Investigation Was Reasonable and Good Faith
The SLC bears the burden of proving that it acted in good faith and conducted a reasonable investigation. First, plaintiffs argued that the SLC relied too much on the work of outside counsel. But the court held that reliance on independent, competent outside counsel was typical and reasonable. A key fact for the court was that the SLC members met formally nine times and informally many times; participated in decisions regarding document collection and other matters; and attended critical witness interviews. The SLC members’ lack of memory concerning details of the investigation was not relevant because “that is why humans write things down.” The SLC’s report was exhaustive, well-documented and included the relevant facts. Although Maroone expressed a lack of enthusiasm about serving on the SLC and described it as a “part-time responsibility,” there was no evidence that such views compromised his diligence. The failure to collect text messages from some individuals paled in comparison to the extensive document collection. In summary, the record amply demonstrated the SLC’s good faith efforts to thoroughly investigate the allegations through a reasonable interview process.
Scope
The court rejected plaintiffs’ contention that the SLC failed sufficiently to consider Garcia II’s stock sales. The SLC found that there was no basis for knowing that Carvana’s stock price would increase after the stock offering and the stock that Garcia II sold was not purchased in the offering but came from stock he had owned since Carvana’s initial public offering. The investment bank retained by the SLC found that there was sufficient liquidity and volume to allow non-participating Carvana stockholders to purchase shares. The investment bank concluded that the economic dilution suffered by the Garcias far outweighed any benefit they received from the offering and in fact they were diluted more than any other stockholder on an absolute dollar basis.

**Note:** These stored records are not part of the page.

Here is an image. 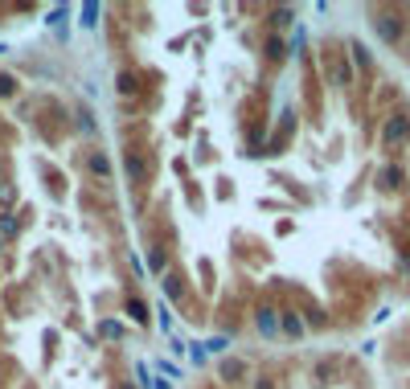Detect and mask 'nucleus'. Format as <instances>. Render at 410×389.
Returning <instances> with one entry per match:
<instances>
[{
    "mask_svg": "<svg viewBox=\"0 0 410 389\" xmlns=\"http://www.w3.org/2000/svg\"><path fill=\"white\" fill-rule=\"evenodd\" d=\"M99 12H103L99 4H83V25H87V29H94V25H99Z\"/></svg>",
    "mask_w": 410,
    "mask_h": 389,
    "instance_id": "obj_14",
    "label": "nucleus"
},
{
    "mask_svg": "<svg viewBox=\"0 0 410 389\" xmlns=\"http://www.w3.org/2000/svg\"><path fill=\"white\" fill-rule=\"evenodd\" d=\"M279 328H283L287 340H300V336H304V320H300V311H291V307L279 311Z\"/></svg>",
    "mask_w": 410,
    "mask_h": 389,
    "instance_id": "obj_4",
    "label": "nucleus"
},
{
    "mask_svg": "<svg viewBox=\"0 0 410 389\" xmlns=\"http://www.w3.org/2000/svg\"><path fill=\"white\" fill-rule=\"evenodd\" d=\"M156 369H160L164 377H181V369H177V365H169V361H156Z\"/></svg>",
    "mask_w": 410,
    "mask_h": 389,
    "instance_id": "obj_20",
    "label": "nucleus"
},
{
    "mask_svg": "<svg viewBox=\"0 0 410 389\" xmlns=\"http://www.w3.org/2000/svg\"><path fill=\"white\" fill-rule=\"evenodd\" d=\"M152 270H164V246H152Z\"/></svg>",
    "mask_w": 410,
    "mask_h": 389,
    "instance_id": "obj_19",
    "label": "nucleus"
},
{
    "mask_svg": "<svg viewBox=\"0 0 410 389\" xmlns=\"http://www.w3.org/2000/svg\"><path fill=\"white\" fill-rule=\"evenodd\" d=\"M0 53H8V45H0Z\"/></svg>",
    "mask_w": 410,
    "mask_h": 389,
    "instance_id": "obj_26",
    "label": "nucleus"
},
{
    "mask_svg": "<svg viewBox=\"0 0 410 389\" xmlns=\"http://www.w3.org/2000/svg\"><path fill=\"white\" fill-rule=\"evenodd\" d=\"M12 90H17V83H12L8 74H0V94H12Z\"/></svg>",
    "mask_w": 410,
    "mask_h": 389,
    "instance_id": "obj_22",
    "label": "nucleus"
},
{
    "mask_svg": "<svg viewBox=\"0 0 410 389\" xmlns=\"http://www.w3.org/2000/svg\"><path fill=\"white\" fill-rule=\"evenodd\" d=\"M402 180H407V173H402L398 164H386V168H382V189H398Z\"/></svg>",
    "mask_w": 410,
    "mask_h": 389,
    "instance_id": "obj_6",
    "label": "nucleus"
},
{
    "mask_svg": "<svg viewBox=\"0 0 410 389\" xmlns=\"http://www.w3.org/2000/svg\"><path fill=\"white\" fill-rule=\"evenodd\" d=\"M349 53H353V66H357V70H369V66H373V58H369V49H365L361 42H349Z\"/></svg>",
    "mask_w": 410,
    "mask_h": 389,
    "instance_id": "obj_7",
    "label": "nucleus"
},
{
    "mask_svg": "<svg viewBox=\"0 0 410 389\" xmlns=\"http://www.w3.org/2000/svg\"><path fill=\"white\" fill-rule=\"evenodd\" d=\"M17 230H21V225H17V217L0 214V238H17Z\"/></svg>",
    "mask_w": 410,
    "mask_h": 389,
    "instance_id": "obj_12",
    "label": "nucleus"
},
{
    "mask_svg": "<svg viewBox=\"0 0 410 389\" xmlns=\"http://www.w3.org/2000/svg\"><path fill=\"white\" fill-rule=\"evenodd\" d=\"M255 381H259L255 389H271V381H267V377H255Z\"/></svg>",
    "mask_w": 410,
    "mask_h": 389,
    "instance_id": "obj_23",
    "label": "nucleus"
},
{
    "mask_svg": "<svg viewBox=\"0 0 410 389\" xmlns=\"http://www.w3.org/2000/svg\"><path fill=\"white\" fill-rule=\"evenodd\" d=\"M410 139V115H386V123H382V148H398V144H407Z\"/></svg>",
    "mask_w": 410,
    "mask_h": 389,
    "instance_id": "obj_1",
    "label": "nucleus"
},
{
    "mask_svg": "<svg viewBox=\"0 0 410 389\" xmlns=\"http://www.w3.org/2000/svg\"><path fill=\"white\" fill-rule=\"evenodd\" d=\"M263 53H267L271 62H283V53H287V45L279 42V37H267V45H263Z\"/></svg>",
    "mask_w": 410,
    "mask_h": 389,
    "instance_id": "obj_10",
    "label": "nucleus"
},
{
    "mask_svg": "<svg viewBox=\"0 0 410 389\" xmlns=\"http://www.w3.org/2000/svg\"><path fill=\"white\" fill-rule=\"evenodd\" d=\"M99 336H107V340H119V336H123V328H119L115 320H103V324H99Z\"/></svg>",
    "mask_w": 410,
    "mask_h": 389,
    "instance_id": "obj_13",
    "label": "nucleus"
},
{
    "mask_svg": "<svg viewBox=\"0 0 410 389\" xmlns=\"http://www.w3.org/2000/svg\"><path fill=\"white\" fill-rule=\"evenodd\" d=\"M185 348H189V345H185L181 336H169V352H177V356H181Z\"/></svg>",
    "mask_w": 410,
    "mask_h": 389,
    "instance_id": "obj_21",
    "label": "nucleus"
},
{
    "mask_svg": "<svg viewBox=\"0 0 410 389\" xmlns=\"http://www.w3.org/2000/svg\"><path fill=\"white\" fill-rule=\"evenodd\" d=\"M115 389H132V386H128V381H119V386H115Z\"/></svg>",
    "mask_w": 410,
    "mask_h": 389,
    "instance_id": "obj_25",
    "label": "nucleus"
},
{
    "mask_svg": "<svg viewBox=\"0 0 410 389\" xmlns=\"http://www.w3.org/2000/svg\"><path fill=\"white\" fill-rule=\"evenodd\" d=\"M156 389H169V381H160V377H156Z\"/></svg>",
    "mask_w": 410,
    "mask_h": 389,
    "instance_id": "obj_24",
    "label": "nucleus"
},
{
    "mask_svg": "<svg viewBox=\"0 0 410 389\" xmlns=\"http://www.w3.org/2000/svg\"><path fill=\"white\" fill-rule=\"evenodd\" d=\"M201 348H210V352H226V348H230V340H226V336H214V340H205Z\"/></svg>",
    "mask_w": 410,
    "mask_h": 389,
    "instance_id": "obj_18",
    "label": "nucleus"
},
{
    "mask_svg": "<svg viewBox=\"0 0 410 389\" xmlns=\"http://www.w3.org/2000/svg\"><path fill=\"white\" fill-rule=\"evenodd\" d=\"M91 173L103 176V180L111 176V164H107V156H103V152H91Z\"/></svg>",
    "mask_w": 410,
    "mask_h": 389,
    "instance_id": "obj_9",
    "label": "nucleus"
},
{
    "mask_svg": "<svg viewBox=\"0 0 410 389\" xmlns=\"http://www.w3.org/2000/svg\"><path fill=\"white\" fill-rule=\"evenodd\" d=\"M128 315H132L136 324H148V303L144 300H128Z\"/></svg>",
    "mask_w": 410,
    "mask_h": 389,
    "instance_id": "obj_11",
    "label": "nucleus"
},
{
    "mask_svg": "<svg viewBox=\"0 0 410 389\" xmlns=\"http://www.w3.org/2000/svg\"><path fill=\"white\" fill-rule=\"evenodd\" d=\"M291 17H296V8H287V4H283V8H271V29H287Z\"/></svg>",
    "mask_w": 410,
    "mask_h": 389,
    "instance_id": "obj_8",
    "label": "nucleus"
},
{
    "mask_svg": "<svg viewBox=\"0 0 410 389\" xmlns=\"http://www.w3.org/2000/svg\"><path fill=\"white\" fill-rule=\"evenodd\" d=\"M160 283H164V295H169L173 303L185 300V291H189V287H185V279L177 275V270H164V279H160Z\"/></svg>",
    "mask_w": 410,
    "mask_h": 389,
    "instance_id": "obj_5",
    "label": "nucleus"
},
{
    "mask_svg": "<svg viewBox=\"0 0 410 389\" xmlns=\"http://www.w3.org/2000/svg\"><path fill=\"white\" fill-rule=\"evenodd\" d=\"M222 377H246V365L242 361H226L222 365Z\"/></svg>",
    "mask_w": 410,
    "mask_h": 389,
    "instance_id": "obj_15",
    "label": "nucleus"
},
{
    "mask_svg": "<svg viewBox=\"0 0 410 389\" xmlns=\"http://www.w3.org/2000/svg\"><path fill=\"white\" fill-rule=\"evenodd\" d=\"M119 90H123V94H132V90H136V74H132V70H123V74H119Z\"/></svg>",
    "mask_w": 410,
    "mask_h": 389,
    "instance_id": "obj_17",
    "label": "nucleus"
},
{
    "mask_svg": "<svg viewBox=\"0 0 410 389\" xmlns=\"http://www.w3.org/2000/svg\"><path fill=\"white\" fill-rule=\"evenodd\" d=\"M255 328H259L263 336H275V332H279V311H275L271 303L255 307Z\"/></svg>",
    "mask_w": 410,
    "mask_h": 389,
    "instance_id": "obj_3",
    "label": "nucleus"
},
{
    "mask_svg": "<svg viewBox=\"0 0 410 389\" xmlns=\"http://www.w3.org/2000/svg\"><path fill=\"white\" fill-rule=\"evenodd\" d=\"M369 25H373V33H377L382 42H390V45L402 42V21H398L394 12H373V21H369Z\"/></svg>",
    "mask_w": 410,
    "mask_h": 389,
    "instance_id": "obj_2",
    "label": "nucleus"
},
{
    "mask_svg": "<svg viewBox=\"0 0 410 389\" xmlns=\"http://www.w3.org/2000/svg\"><path fill=\"white\" fill-rule=\"evenodd\" d=\"M156 315H160V332L169 336V332H173V311H169V307H156Z\"/></svg>",
    "mask_w": 410,
    "mask_h": 389,
    "instance_id": "obj_16",
    "label": "nucleus"
}]
</instances>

The SLC investigated the conduct of two directors and found that although neither were independent as a matter of law, they acted properly with respect to the stock offering. Other flaws alleged by plaintiffs were minimal and did not affect the SLC’s conclusions.

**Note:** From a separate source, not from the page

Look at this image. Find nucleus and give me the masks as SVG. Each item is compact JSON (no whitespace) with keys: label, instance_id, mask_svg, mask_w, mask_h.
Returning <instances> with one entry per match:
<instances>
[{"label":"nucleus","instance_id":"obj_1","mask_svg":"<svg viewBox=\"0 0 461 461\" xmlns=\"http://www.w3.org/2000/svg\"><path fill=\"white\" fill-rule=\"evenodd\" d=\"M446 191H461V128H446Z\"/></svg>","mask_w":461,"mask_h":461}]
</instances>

In short, the SLC met its burden and established that its conclusions were the product of a good faith, reasonable investigation. Plaintiffs failed to raise a genuine question of material fact as to the thoroughness of the investigation, the reasonableness of the scope or the reasonableness of the SLC’s conclusions.
The Court’s Examination
The court’s task in exercising its own business judgment was “to determine whether the SLC’s recommended result falls within a range of reasonable outcomes that a disinterested and independent decision maker for the corporation, not acting under any compulsion and with the benefit of the information then available, could reasonably accept.” The court concluded that based on that standard, it accepted the SLC’s recommendation to dismiss the derivative action.
Conclusion
The Carvana decision illustrates how an SLC, if utilized properly, provides a basis for dismissing a derivative action. But it is essential that certain fundamental principles be followed: the SLC members must be independent; competent outside counsel (and an investment bank, if needed) should be retained; the SLC members should actively participate in the investigation; all important issues should be investigated; the findings and conclusions should be well-documented; and the SLC’s conclusions must have a reasonable basis.